This paper also offers insights into the impact that this demographic polarisation may have on broader understandings of HME. One of the largest categories of specific study within the FOIA dataset was those combining music and technology. This was also the most gender-polarised area, with many of the largest courses having a 90%+ male population. This category has a correspondingly disproportionate impact on annual data. For example, the FOIA dataset identifies 3,861 undergraduate students of subjects combining music and technology in 2018–2019. Of these, 3,157 students (81.8%) were male. In pragmatic terms, this means that ∼18% of all students identified in 2018–2019 FOIA data are male students specifically studying music technology FOIA. We can examine the impact this might have by excluding students studying music and technology from a broad dataset analysis.
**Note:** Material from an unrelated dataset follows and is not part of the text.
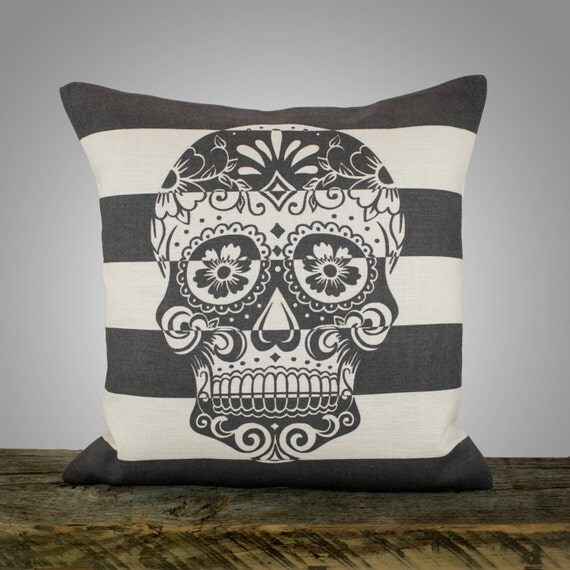 Sugar Skull Pillow Cover, Black and White Stripe Pillow, Decorative Throw Pillow, Day of the Dead, 16""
Around 9,500 male students are identified within approximately 18,500 students contained within music-related courses in 2018–2019 FOIA data (50.7%). However, only around 6,400 male students remain within the approximately 15,000 students (43.3%) not studying music technology during the 2018–2019 academic year. This suggests that the male bias within student populations studying degrees combining music and technology can significantly alter the presentation of the data for the overall field of music. Data analyses which do not separate these courses from other courses may, therefore, significantly over-represent male students.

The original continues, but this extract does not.